PORTLAND (AP) – The parents of a teenager who was killed in a high-speed car accident two years ago want the driver to be prohibited from attending the college where both were students when the accident occurred.
Luke Chouinard is poised to return to St. Joseph’s College in Standish when he is released from jail this fall after serving his sentence for manslaughter.
Chouinard was at the wheel when he crashed on a country road in Naples in August 2003 in an accident that killed John Queenan and injured another student. Choiuinard and Queenan were both freshman at the time.
Queenan’s parents believe Chouinard’s return to campus would disrupt other students, particularly those who were friends with their son. Barring a convicted felon from attending Saint Joseph’s would send a powerful message to students about the consequences of reckless behavior, they said.
But they have also asked the college to help get Chouinard into another school so that he can continue his education elsewhere.
“It just doesn’t feel right that (Chouinard) would be able to go back,” said John F. Queenan.
Saint Joseph’s President David House said Chouinard remains enrolled and that the school does not intend to take any unilateral action against him because of his conviction.
“I know that Luke will have satisfied the criminal sanction assessed against him by the state of Maine,” House wrote in a letter to the Queenans provided by the family. “I believe that no useful purpose would be served…to prevent his return to the college, if that is what he wishes to do.”
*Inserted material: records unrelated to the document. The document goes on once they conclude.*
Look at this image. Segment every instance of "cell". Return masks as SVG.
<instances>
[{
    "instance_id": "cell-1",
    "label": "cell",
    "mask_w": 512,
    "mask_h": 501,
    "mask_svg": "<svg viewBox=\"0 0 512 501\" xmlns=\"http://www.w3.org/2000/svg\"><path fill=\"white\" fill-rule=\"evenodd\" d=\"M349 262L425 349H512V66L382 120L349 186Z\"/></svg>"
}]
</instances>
Chouinard and Queenan were friends for the few days before classes started in the fall of 2003.
Queenan, of Hooksett, N.H., was a member of the golf team. Chouinard, of Oxford, was a soccer player. Both were 19 and lived across the hall from each other.
John Queenan had been on campus just five days when his parents got a call in the middle of the night on Aug. 28, 2003, from a nurse at Central Maine Medical Center in Lewiston.
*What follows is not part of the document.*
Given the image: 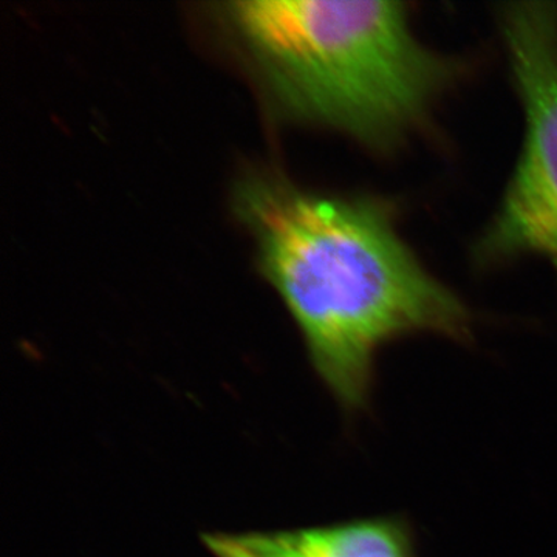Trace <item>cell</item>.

Their son had been in a crash on Route 114 in Naples while returning to campus after a trip to the Maine Mall. He died the next day. Police said Chouinard was driving twice the 40 mph speed limit.
A jury convicted him of manslaughter and other charges and he was sentenced by a judge to 15 months in jail, about half what prosecutors had requested.
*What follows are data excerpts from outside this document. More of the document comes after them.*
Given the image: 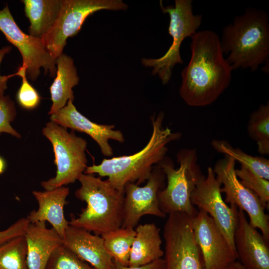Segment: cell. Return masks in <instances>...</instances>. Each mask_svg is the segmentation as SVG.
<instances>
[{
	"instance_id": "f546056e",
	"label": "cell",
	"mask_w": 269,
	"mask_h": 269,
	"mask_svg": "<svg viewBox=\"0 0 269 269\" xmlns=\"http://www.w3.org/2000/svg\"><path fill=\"white\" fill-rule=\"evenodd\" d=\"M16 114L14 103L9 96L0 93V135L2 133H7L17 138L20 134L11 126Z\"/></svg>"
},
{
	"instance_id": "ba28073f",
	"label": "cell",
	"mask_w": 269,
	"mask_h": 269,
	"mask_svg": "<svg viewBox=\"0 0 269 269\" xmlns=\"http://www.w3.org/2000/svg\"><path fill=\"white\" fill-rule=\"evenodd\" d=\"M122 0H63L54 24L41 38L49 54L57 59L63 53L68 38L76 35L86 18L101 10H126Z\"/></svg>"
},
{
	"instance_id": "d590c367",
	"label": "cell",
	"mask_w": 269,
	"mask_h": 269,
	"mask_svg": "<svg viewBox=\"0 0 269 269\" xmlns=\"http://www.w3.org/2000/svg\"><path fill=\"white\" fill-rule=\"evenodd\" d=\"M242 269H244V268L243 267Z\"/></svg>"
},
{
	"instance_id": "ffe728a7",
	"label": "cell",
	"mask_w": 269,
	"mask_h": 269,
	"mask_svg": "<svg viewBox=\"0 0 269 269\" xmlns=\"http://www.w3.org/2000/svg\"><path fill=\"white\" fill-rule=\"evenodd\" d=\"M131 250L128 266L138 267L162 258L160 229L154 223L137 225Z\"/></svg>"
},
{
	"instance_id": "e0dca14e",
	"label": "cell",
	"mask_w": 269,
	"mask_h": 269,
	"mask_svg": "<svg viewBox=\"0 0 269 269\" xmlns=\"http://www.w3.org/2000/svg\"><path fill=\"white\" fill-rule=\"evenodd\" d=\"M63 245L94 269H114V260L107 251L101 236L69 225Z\"/></svg>"
},
{
	"instance_id": "3957f363",
	"label": "cell",
	"mask_w": 269,
	"mask_h": 269,
	"mask_svg": "<svg viewBox=\"0 0 269 269\" xmlns=\"http://www.w3.org/2000/svg\"><path fill=\"white\" fill-rule=\"evenodd\" d=\"M224 55L233 70L257 71L269 60V21L268 13L248 7L236 16L222 30L220 38Z\"/></svg>"
},
{
	"instance_id": "277c9868",
	"label": "cell",
	"mask_w": 269,
	"mask_h": 269,
	"mask_svg": "<svg viewBox=\"0 0 269 269\" xmlns=\"http://www.w3.org/2000/svg\"><path fill=\"white\" fill-rule=\"evenodd\" d=\"M78 180L81 186L75 196L87 205L77 218L71 217L69 225L98 236L121 227L124 193L116 189L108 180L94 174L83 173Z\"/></svg>"
},
{
	"instance_id": "9a60e30c",
	"label": "cell",
	"mask_w": 269,
	"mask_h": 269,
	"mask_svg": "<svg viewBox=\"0 0 269 269\" xmlns=\"http://www.w3.org/2000/svg\"><path fill=\"white\" fill-rule=\"evenodd\" d=\"M238 261L244 269H269V241L239 209L234 234Z\"/></svg>"
},
{
	"instance_id": "cb8c5ba5",
	"label": "cell",
	"mask_w": 269,
	"mask_h": 269,
	"mask_svg": "<svg viewBox=\"0 0 269 269\" xmlns=\"http://www.w3.org/2000/svg\"><path fill=\"white\" fill-rule=\"evenodd\" d=\"M211 145L217 152L229 156L261 177L269 180V160L262 156L248 154L239 148H234L227 141L214 139Z\"/></svg>"
},
{
	"instance_id": "2e32d148",
	"label": "cell",
	"mask_w": 269,
	"mask_h": 269,
	"mask_svg": "<svg viewBox=\"0 0 269 269\" xmlns=\"http://www.w3.org/2000/svg\"><path fill=\"white\" fill-rule=\"evenodd\" d=\"M73 102L68 100L63 108L50 115L51 121L64 128L86 133L98 143L104 156H112L113 151L109 140L124 142L123 133L114 130V125H100L91 121L78 111Z\"/></svg>"
},
{
	"instance_id": "7a4b0ae2",
	"label": "cell",
	"mask_w": 269,
	"mask_h": 269,
	"mask_svg": "<svg viewBox=\"0 0 269 269\" xmlns=\"http://www.w3.org/2000/svg\"><path fill=\"white\" fill-rule=\"evenodd\" d=\"M164 114L161 111L151 117L152 132L147 144L140 151L130 155L104 158L98 164L87 166L85 174H98L108 177V181L116 189L124 193L126 185L134 183L139 185L148 178L153 167L166 156L167 145L179 139L181 134L172 132L162 123Z\"/></svg>"
},
{
	"instance_id": "83f0119b",
	"label": "cell",
	"mask_w": 269,
	"mask_h": 269,
	"mask_svg": "<svg viewBox=\"0 0 269 269\" xmlns=\"http://www.w3.org/2000/svg\"><path fill=\"white\" fill-rule=\"evenodd\" d=\"M236 173L242 184L254 192L267 207L269 203V181L254 173L248 168L241 166Z\"/></svg>"
},
{
	"instance_id": "d4e9b609",
	"label": "cell",
	"mask_w": 269,
	"mask_h": 269,
	"mask_svg": "<svg viewBox=\"0 0 269 269\" xmlns=\"http://www.w3.org/2000/svg\"><path fill=\"white\" fill-rule=\"evenodd\" d=\"M247 132L250 138L257 142L258 152L269 154V103L261 105L250 115Z\"/></svg>"
},
{
	"instance_id": "30bf717a",
	"label": "cell",
	"mask_w": 269,
	"mask_h": 269,
	"mask_svg": "<svg viewBox=\"0 0 269 269\" xmlns=\"http://www.w3.org/2000/svg\"><path fill=\"white\" fill-rule=\"evenodd\" d=\"M235 164L234 159L224 156L216 162L213 168L217 179L223 185L220 190L225 193L224 201L246 212L250 224L260 229L269 241V218L265 211L267 208L254 192L241 182L236 173Z\"/></svg>"
},
{
	"instance_id": "4fadbf2b",
	"label": "cell",
	"mask_w": 269,
	"mask_h": 269,
	"mask_svg": "<svg viewBox=\"0 0 269 269\" xmlns=\"http://www.w3.org/2000/svg\"><path fill=\"white\" fill-rule=\"evenodd\" d=\"M166 177L158 164L155 165L146 184L139 186L134 183L127 184L124 188L123 217L122 228H134L140 218L146 215L164 218L160 210L158 194L165 186Z\"/></svg>"
},
{
	"instance_id": "4316f807",
	"label": "cell",
	"mask_w": 269,
	"mask_h": 269,
	"mask_svg": "<svg viewBox=\"0 0 269 269\" xmlns=\"http://www.w3.org/2000/svg\"><path fill=\"white\" fill-rule=\"evenodd\" d=\"M45 269H94L62 245L57 247L53 252Z\"/></svg>"
},
{
	"instance_id": "7c38bea8",
	"label": "cell",
	"mask_w": 269,
	"mask_h": 269,
	"mask_svg": "<svg viewBox=\"0 0 269 269\" xmlns=\"http://www.w3.org/2000/svg\"><path fill=\"white\" fill-rule=\"evenodd\" d=\"M221 187V184L217 179L213 168L209 167L207 176L203 175L197 182L191 193L190 201L193 206L205 211L213 219L236 250L234 234L238 208L234 205H230V207L227 205L222 197Z\"/></svg>"
},
{
	"instance_id": "7402d4cb",
	"label": "cell",
	"mask_w": 269,
	"mask_h": 269,
	"mask_svg": "<svg viewBox=\"0 0 269 269\" xmlns=\"http://www.w3.org/2000/svg\"><path fill=\"white\" fill-rule=\"evenodd\" d=\"M25 15L30 21L29 35L41 38L51 28L63 0H23Z\"/></svg>"
},
{
	"instance_id": "ac0fdd59",
	"label": "cell",
	"mask_w": 269,
	"mask_h": 269,
	"mask_svg": "<svg viewBox=\"0 0 269 269\" xmlns=\"http://www.w3.org/2000/svg\"><path fill=\"white\" fill-rule=\"evenodd\" d=\"M69 192V188L65 186L51 190L33 191L38 208L31 211L26 217L29 223L47 221L63 239L69 226L64 214V207Z\"/></svg>"
},
{
	"instance_id": "5b68a950",
	"label": "cell",
	"mask_w": 269,
	"mask_h": 269,
	"mask_svg": "<svg viewBox=\"0 0 269 269\" xmlns=\"http://www.w3.org/2000/svg\"><path fill=\"white\" fill-rule=\"evenodd\" d=\"M195 149L183 148L177 154L179 168L174 167L172 160L165 156L158 164L167 179V185L158 194L159 206L165 214L183 213L195 216L198 210L190 201L195 185L203 175L197 163Z\"/></svg>"
},
{
	"instance_id": "8992f818",
	"label": "cell",
	"mask_w": 269,
	"mask_h": 269,
	"mask_svg": "<svg viewBox=\"0 0 269 269\" xmlns=\"http://www.w3.org/2000/svg\"><path fill=\"white\" fill-rule=\"evenodd\" d=\"M160 6L164 13L169 16L168 32L172 43L161 57L157 58H142V64L152 68L151 74L157 75L163 85L170 81L172 70L177 64H183L180 47L183 41L191 37L200 26L202 15L193 13L192 0H175L174 5L164 6L160 0Z\"/></svg>"
},
{
	"instance_id": "8fae6325",
	"label": "cell",
	"mask_w": 269,
	"mask_h": 269,
	"mask_svg": "<svg viewBox=\"0 0 269 269\" xmlns=\"http://www.w3.org/2000/svg\"><path fill=\"white\" fill-rule=\"evenodd\" d=\"M0 30L19 51L22 58L21 66L25 68L30 79L36 80L42 67L45 74L55 76L56 59L47 51L41 38L27 34L19 28L7 5L0 10Z\"/></svg>"
},
{
	"instance_id": "6da1fadb",
	"label": "cell",
	"mask_w": 269,
	"mask_h": 269,
	"mask_svg": "<svg viewBox=\"0 0 269 269\" xmlns=\"http://www.w3.org/2000/svg\"><path fill=\"white\" fill-rule=\"evenodd\" d=\"M190 38L191 57L181 72L179 93L188 106L204 107L215 102L229 87L233 69L216 33L200 30Z\"/></svg>"
},
{
	"instance_id": "d6a6232c",
	"label": "cell",
	"mask_w": 269,
	"mask_h": 269,
	"mask_svg": "<svg viewBox=\"0 0 269 269\" xmlns=\"http://www.w3.org/2000/svg\"><path fill=\"white\" fill-rule=\"evenodd\" d=\"M11 49L10 46L3 47L0 49V65L4 56L9 53ZM7 76H1L0 74V93L4 94V91L7 88V81L8 79Z\"/></svg>"
},
{
	"instance_id": "44dd1931",
	"label": "cell",
	"mask_w": 269,
	"mask_h": 269,
	"mask_svg": "<svg viewBox=\"0 0 269 269\" xmlns=\"http://www.w3.org/2000/svg\"><path fill=\"white\" fill-rule=\"evenodd\" d=\"M56 77L50 87L52 105L48 114H55L69 100L74 101L72 89L78 84L79 77L73 59L62 53L56 59Z\"/></svg>"
},
{
	"instance_id": "5bb4252c",
	"label": "cell",
	"mask_w": 269,
	"mask_h": 269,
	"mask_svg": "<svg viewBox=\"0 0 269 269\" xmlns=\"http://www.w3.org/2000/svg\"><path fill=\"white\" fill-rule=\"evenodd\" d=\"M192 226L204 269H225L238 260L236 250L206 212L198 210L192 218Z\"/></svg>"
},
{
	"instance_id": "1f68e13d",
	"label": "cell",
	"mask_w": 269,
	"mask_h": 269,
	"mask_svg": "<svg viewBox=\"0 0 269 269\" xmlns=\"http://www.w3.org/2000/svg\"><path fill=\"white\" fill-rule=\"evenodd\" d=\"M114 269H165L164 261L163 258L146 265L134 267L124 266L114 261Z\"/></svg>"
},
{
	"instance_id": "836d02e7",
	"label": "cell",
	"mask_w": 269,
	"mask_h": 269,
	"mask_svg": "<svg viewBox=\"0 0 269 269\" xmlns=\"http://www.w3.org/2000/svg\"><path fill=\"white\" fill-rule=\"evenodd\" d=\"M242 268H243V266L241 265L240 263L237 260L236 262L231 264L225 269H242Z\"/></svg>"
},
{
	"instance_id": "52a82bcc",
	"label": "cell",
	"mask_w": 269,
	"mask_h": 269,
	"mask_svg": "<svg viewBox=\"0 0 269 269\" xmlns=\"http://www.w3.org/2000/svg\"><path fill=\"white\" fill-rule=\"evenodd\" d=\"M42 134L52 145L57 170L55 177L41 182V186L51 190L74 183L87 167V142L52 121L46 124Z\"/></svg>"
},
{
	"instance_id": "484cf974",
	"label": "cell",
	"mask_w": 269,
	"mask_h": 269,
	"mask_svg": "<svg viewBox=\"0 0 269 269\" xmlns=\"http://www.w3.org/2000/svg\"><path fill=\"white\" fill-rule=\"evenodd\" d=\"M0 269H28L27 246L24 235L0 246Z\"/></svg>"
},
{
	"instance_id": "4dcf8cb0",
	"label": "cell",
	"mask_w": 269,
	"mask_h": 269,
	"mask_svg": "<svg viewBox=\"0 0 269 269\" xmlns=\"http://www.w3.org/2000/svg\"><path fill=\"white\" fill-rule=\"evenodd\" d=\"M29 224L27 217L21 218L5 230L0 231V246L15 237L24 235Z\"/></svg>"
},
{
	"instance_id": "603a6c76",
	"label": "cell",
	"mask_w": 269,
	"mask_h": 269,
	"mask_svg": "<svg viewBox=\"0 0 269 269\" xmlns=\"http://www.w3.org/2000/svg\"><path fill=\"white\" fill-rule=\"evenodd\" d=\"M135 235L134 228L120 227L101 236L107 251L113 260L123 266H128Z\"/></svg>"
},
{
	"instance_id": "9c48e42d",
	"label": "cell",
	"mask_w": 269,
	"mask_h": 269,
	"mask_svg": "<svg viewBox=\"0 0 269 269\" xmlns=\"http://www.w3.org/2000/svg\"><path fill=\"white\" fill-rule=\"evenodd\" d=\"M192 218L183 213L168 214L163 230L165 269H204Z\"/></svg>"
},
{
	"instance_id": "d6986e66",
	"label": "cell",
	"mask_w": 269,
	"mask_h": 269,
	"mask_svg": "<svg viewBox=\"0 0 269 269\" xmlns=\"http://www.w3.org/2000/svg\"><path fill=\"white\" fill-rule=\"evenodd\" d=\"M24 236L27 246L28 269H45L51 255L63 239L52 227L41 221L28 224Z\"/></svg>"
},
{
	"instance_id": "e575fe53",
	"label": "cell",
	"mask_w": 269,
	"mask_h": 269,
	"mask_svg": "<svg viewBox=\"0 0 269 269\" xmlns=\"http://www.w3.org/2000/svg\"><path fill=\"white\" fill-rule=\"evenodd\" d=\"M5 162L4 159L0 156V174H2L5 168Z\"/></svg>"
},
{
	"instance_id": "f1b7e54d",
	"label": "cell",
	"mask_w": 269,
	"mask_h": 269,
	"mask_svg": "<svg viewBox=\"0 0 269 269\" xmlns=\"http://www.w3.org/2000/svg\"><path fill=\"white\" fill-rule=\"evenodd\" d=\"M8 76L9 78L14 76L21 77L22 83L16 94V100L20 106L27 110L37 107L40 103V97L27 81L25 68L21 66L15 73Z\"/></svg>"
}]
</instances>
Chouinard is looking forward to returning to school, but that doesn’t mean he’s been able to put the accident behind him, said Leonard Sharon, an Auburn lawyer who represented him and believes efforts to bar Chouinard from Saint Joseph’s benefit no one.
Kyle Rennick of Beverly, Mass., who was also in the car when it crashed, doesn’t think Chouinard should return to the school. Rennick broke his jaw in two places in the accident and had to have his knee reconstructed.
Rennick’s perception of the accident and of Chouinard changed over time. He suffered a severe concussion and for awhile remembered nothing of the crash or the period leading up to it. In time, his memory returned.
“I tried supporting Luke for a little while,” Rennick said. “Then the courts got involved and it got very defensive and Luke got very cold to me.”